Listed entries:
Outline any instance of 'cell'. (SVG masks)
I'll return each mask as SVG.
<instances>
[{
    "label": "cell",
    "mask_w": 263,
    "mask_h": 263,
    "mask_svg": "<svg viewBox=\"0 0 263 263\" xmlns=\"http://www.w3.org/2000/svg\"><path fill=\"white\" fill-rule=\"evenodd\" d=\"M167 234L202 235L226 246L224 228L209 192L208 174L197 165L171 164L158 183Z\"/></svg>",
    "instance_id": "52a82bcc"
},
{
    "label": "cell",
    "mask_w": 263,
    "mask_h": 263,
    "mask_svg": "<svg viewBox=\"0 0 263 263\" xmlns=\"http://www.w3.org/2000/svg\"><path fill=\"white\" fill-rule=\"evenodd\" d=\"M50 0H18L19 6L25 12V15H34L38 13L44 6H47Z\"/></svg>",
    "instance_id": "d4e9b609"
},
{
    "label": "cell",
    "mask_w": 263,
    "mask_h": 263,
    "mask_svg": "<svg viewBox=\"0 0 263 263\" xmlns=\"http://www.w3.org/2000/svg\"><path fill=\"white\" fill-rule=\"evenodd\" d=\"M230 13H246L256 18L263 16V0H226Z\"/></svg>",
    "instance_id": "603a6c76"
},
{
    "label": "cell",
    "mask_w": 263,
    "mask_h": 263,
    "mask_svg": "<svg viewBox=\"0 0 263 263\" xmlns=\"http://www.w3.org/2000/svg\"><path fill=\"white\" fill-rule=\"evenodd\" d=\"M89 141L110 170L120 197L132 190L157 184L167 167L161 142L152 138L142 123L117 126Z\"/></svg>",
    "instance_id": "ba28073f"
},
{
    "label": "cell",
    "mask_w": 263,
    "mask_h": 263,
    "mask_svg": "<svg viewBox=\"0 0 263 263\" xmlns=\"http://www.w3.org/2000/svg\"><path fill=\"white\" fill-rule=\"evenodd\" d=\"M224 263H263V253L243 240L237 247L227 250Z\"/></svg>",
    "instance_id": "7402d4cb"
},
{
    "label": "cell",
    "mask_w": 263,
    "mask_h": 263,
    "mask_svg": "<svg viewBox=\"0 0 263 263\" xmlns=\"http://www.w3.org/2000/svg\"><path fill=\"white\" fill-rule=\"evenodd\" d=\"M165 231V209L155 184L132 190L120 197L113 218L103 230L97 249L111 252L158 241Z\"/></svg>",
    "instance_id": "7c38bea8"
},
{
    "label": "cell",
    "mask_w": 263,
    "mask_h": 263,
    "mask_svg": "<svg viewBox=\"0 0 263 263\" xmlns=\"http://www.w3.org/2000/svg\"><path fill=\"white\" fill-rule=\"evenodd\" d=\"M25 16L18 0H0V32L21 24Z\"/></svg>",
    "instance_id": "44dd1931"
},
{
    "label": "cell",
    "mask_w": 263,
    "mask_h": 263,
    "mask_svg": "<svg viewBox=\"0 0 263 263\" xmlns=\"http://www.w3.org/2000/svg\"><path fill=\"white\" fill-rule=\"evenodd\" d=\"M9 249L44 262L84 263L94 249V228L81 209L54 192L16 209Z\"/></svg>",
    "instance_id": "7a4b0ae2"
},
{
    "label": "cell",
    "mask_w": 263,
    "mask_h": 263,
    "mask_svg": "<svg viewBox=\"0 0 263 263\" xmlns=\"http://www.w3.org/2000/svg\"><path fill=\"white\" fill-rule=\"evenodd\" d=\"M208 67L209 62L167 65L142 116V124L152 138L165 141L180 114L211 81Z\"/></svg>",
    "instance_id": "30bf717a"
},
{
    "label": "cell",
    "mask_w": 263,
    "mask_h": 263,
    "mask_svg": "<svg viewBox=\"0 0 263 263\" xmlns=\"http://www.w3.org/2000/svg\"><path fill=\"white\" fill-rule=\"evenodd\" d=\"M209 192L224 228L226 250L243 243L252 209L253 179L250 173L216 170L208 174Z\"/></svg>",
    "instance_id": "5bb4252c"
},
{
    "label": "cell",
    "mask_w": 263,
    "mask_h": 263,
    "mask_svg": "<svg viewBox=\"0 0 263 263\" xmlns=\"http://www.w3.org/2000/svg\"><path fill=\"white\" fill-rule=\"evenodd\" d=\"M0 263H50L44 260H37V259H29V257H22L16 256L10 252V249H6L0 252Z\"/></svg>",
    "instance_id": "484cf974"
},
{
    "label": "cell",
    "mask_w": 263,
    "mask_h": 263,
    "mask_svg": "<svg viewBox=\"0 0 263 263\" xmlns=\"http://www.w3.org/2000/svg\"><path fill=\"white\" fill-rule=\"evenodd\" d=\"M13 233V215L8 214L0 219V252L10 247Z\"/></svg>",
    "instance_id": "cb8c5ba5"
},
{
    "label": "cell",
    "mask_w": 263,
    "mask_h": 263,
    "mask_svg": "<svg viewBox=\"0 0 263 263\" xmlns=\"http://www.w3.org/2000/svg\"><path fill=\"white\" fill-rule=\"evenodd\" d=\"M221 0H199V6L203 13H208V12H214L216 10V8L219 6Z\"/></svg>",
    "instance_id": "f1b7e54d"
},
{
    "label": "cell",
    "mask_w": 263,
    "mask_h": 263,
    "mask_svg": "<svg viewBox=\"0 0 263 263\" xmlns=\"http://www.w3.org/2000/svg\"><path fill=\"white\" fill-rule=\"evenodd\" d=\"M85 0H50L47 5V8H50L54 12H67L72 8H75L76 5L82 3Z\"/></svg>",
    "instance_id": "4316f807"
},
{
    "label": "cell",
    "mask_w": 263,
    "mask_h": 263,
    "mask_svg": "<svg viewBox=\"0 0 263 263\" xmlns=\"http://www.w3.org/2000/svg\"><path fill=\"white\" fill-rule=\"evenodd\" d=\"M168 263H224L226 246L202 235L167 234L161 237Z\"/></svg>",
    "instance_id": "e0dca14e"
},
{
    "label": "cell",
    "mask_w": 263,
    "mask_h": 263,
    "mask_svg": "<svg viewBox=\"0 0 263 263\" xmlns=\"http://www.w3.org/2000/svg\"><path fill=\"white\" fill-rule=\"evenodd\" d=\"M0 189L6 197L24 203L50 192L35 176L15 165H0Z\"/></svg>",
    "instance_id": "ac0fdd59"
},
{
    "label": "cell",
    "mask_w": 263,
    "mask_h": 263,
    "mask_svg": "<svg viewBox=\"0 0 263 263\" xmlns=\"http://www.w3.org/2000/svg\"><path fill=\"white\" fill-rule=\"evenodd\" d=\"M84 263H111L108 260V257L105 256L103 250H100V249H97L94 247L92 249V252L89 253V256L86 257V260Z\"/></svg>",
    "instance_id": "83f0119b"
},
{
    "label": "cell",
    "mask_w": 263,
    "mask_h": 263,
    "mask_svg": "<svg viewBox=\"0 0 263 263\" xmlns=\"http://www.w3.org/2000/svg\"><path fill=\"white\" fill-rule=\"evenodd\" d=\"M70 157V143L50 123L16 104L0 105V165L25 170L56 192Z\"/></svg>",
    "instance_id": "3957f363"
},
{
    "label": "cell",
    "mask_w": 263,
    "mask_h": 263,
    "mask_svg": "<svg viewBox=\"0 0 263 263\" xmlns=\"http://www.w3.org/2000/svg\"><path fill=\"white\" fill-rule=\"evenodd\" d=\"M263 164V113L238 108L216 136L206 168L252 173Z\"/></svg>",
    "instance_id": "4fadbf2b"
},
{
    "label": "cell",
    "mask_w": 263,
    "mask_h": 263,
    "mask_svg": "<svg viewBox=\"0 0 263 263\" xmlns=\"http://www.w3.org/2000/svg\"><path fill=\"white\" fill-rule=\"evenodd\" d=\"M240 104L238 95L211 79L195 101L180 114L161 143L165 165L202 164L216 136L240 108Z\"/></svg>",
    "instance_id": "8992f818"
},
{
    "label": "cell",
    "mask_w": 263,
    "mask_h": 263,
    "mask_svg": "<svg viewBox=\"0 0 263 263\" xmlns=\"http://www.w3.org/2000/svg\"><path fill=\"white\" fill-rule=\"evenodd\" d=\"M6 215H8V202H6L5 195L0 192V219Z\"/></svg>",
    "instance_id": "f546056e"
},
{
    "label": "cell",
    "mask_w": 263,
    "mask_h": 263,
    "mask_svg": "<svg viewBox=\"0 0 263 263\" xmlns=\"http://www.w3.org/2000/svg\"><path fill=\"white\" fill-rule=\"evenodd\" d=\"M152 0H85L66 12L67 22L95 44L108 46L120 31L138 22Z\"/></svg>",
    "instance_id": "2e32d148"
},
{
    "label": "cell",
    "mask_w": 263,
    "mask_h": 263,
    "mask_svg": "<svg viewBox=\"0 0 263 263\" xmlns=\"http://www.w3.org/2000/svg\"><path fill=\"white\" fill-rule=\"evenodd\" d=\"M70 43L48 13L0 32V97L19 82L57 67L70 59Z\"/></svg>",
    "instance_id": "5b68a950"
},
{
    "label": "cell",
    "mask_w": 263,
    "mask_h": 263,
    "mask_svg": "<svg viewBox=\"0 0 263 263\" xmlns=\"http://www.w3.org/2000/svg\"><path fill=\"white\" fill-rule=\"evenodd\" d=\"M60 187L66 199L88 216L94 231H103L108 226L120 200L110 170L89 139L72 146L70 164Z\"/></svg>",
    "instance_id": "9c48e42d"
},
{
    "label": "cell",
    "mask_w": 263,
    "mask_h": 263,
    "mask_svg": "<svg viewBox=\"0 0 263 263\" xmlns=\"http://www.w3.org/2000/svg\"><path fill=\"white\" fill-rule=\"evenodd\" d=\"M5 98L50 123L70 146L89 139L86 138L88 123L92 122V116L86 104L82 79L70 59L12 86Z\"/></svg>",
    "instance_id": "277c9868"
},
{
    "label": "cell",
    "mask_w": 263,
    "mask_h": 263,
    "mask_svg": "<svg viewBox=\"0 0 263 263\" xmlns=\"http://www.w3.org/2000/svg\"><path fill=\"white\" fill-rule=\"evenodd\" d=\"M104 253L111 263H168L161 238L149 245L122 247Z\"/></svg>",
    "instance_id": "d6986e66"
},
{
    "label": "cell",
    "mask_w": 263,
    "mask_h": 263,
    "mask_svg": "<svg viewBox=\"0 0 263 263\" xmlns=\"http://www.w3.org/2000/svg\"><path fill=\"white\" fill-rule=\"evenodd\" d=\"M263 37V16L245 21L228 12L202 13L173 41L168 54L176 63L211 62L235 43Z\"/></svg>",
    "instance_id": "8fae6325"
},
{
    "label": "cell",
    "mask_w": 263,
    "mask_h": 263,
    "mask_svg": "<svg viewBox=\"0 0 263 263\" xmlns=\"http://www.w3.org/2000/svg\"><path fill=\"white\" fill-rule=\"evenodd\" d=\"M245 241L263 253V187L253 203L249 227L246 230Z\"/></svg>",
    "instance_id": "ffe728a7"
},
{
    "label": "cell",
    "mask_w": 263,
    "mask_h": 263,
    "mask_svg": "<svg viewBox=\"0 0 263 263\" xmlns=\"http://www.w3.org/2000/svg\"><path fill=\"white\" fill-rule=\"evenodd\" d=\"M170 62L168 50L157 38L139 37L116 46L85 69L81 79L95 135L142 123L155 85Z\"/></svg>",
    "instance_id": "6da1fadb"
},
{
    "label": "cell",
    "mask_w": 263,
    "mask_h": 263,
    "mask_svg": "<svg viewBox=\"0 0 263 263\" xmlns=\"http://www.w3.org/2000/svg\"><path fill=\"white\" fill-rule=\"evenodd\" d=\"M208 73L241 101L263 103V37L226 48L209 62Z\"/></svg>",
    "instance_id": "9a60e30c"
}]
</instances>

Stated exercise:
Reproduce the material word for word, everything from its first line down to and including the line that contains "0H18L19 6L25 12V15H34L38", and output nothing else.

Response below:
Outline any instance of 'cell'. (SVG masks)
I'll return each mask as SVG.
<instances>
[{
    "label": "cell",
    "mask_w": 263,
    "mask_h": 263,
    "mask_svg": "<svg viewBox=\"0 0 263 263\" xmlns=\"http://www.w3.org/2000/svg\"><path fill=\"white\" fill-rule=\"evenodd\" d=\"M167 234L202 235L226 246L224 228L209 192L208 174L197 165L171 164L158 183Z\"/></svg>",
    "instance_id": "52a82bcc"
},
{
    "label": "cell",
    "mask_w": 263,
    "mask_h": 263,
    "mask_svg": "<svg viewBox=\"0 0 263 263\" xmlns=\"http://www.w3.org/2000/svg\"><path fill=\"white\" fill-rule=\"evenodd\" d=\"M50 0H18L19 6L25 12V15H34L38 13L44 6H47Z\"/></svg>",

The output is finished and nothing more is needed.